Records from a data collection
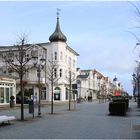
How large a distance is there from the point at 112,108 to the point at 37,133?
15.4 metres

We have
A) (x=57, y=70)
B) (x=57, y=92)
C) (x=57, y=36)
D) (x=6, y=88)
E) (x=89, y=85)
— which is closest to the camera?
(x=6, y=88)

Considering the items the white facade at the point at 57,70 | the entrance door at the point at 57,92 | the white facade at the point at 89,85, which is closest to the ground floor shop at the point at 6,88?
the white facade at the point at 57,70

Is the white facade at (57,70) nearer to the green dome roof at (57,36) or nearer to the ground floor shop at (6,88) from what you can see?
the green dome roof at (57,36)

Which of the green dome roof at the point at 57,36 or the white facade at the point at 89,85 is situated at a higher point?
the green dome roof at the point at 57,36

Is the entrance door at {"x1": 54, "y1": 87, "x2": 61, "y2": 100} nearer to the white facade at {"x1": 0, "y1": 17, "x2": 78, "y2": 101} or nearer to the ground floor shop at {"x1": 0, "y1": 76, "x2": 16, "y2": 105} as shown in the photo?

▸ PROMPT
Update the lines above by changing every "entrance door" to "front door" and keeping everything else the same. Write out the updated lines without the pictures.

▸ EXERCISE RESPONSE
How large a distance is there from the point at 112,108 to the point at 37,133?
15.4 metres

We have
A) (x=57, y=70)
B) (x=57, y=92)
C) (x=57, y=36)
D) (x=6, y=88)
E) (x=89, y=85)
— which is closest to the camera?
(x=6, y=88)

Considering the items the white facade at the point at 57,70 | the front door at the point at 57,92 | the white facade at the point at 89,85, which is closest to the ground floor shop at the point at 6,88?
the white facade at the point at 57,70

Is the white facade at (57,70) nearer to the green dome roof at (57,36) or nearer to the ground floor shop at (6,88) from what you can see?
the green dome roof at (57,36)

Which of the green dome roof at the point at 57,36 or the white facade at the point at 89,85 is situated at a higher point?
the green dome roof at the point at 57,36

Is the front door at {"x1": 54, "y1": 87, "x2": 61, "y2": 100} nearer to the white facade at {"x1": 0, "y1": 17, "x2": 78, "y2": 101} or nearer to the ground floor shop at {"x1": 0, "y1": 76, "x2": 16, "y2": 105} as shown in the photo?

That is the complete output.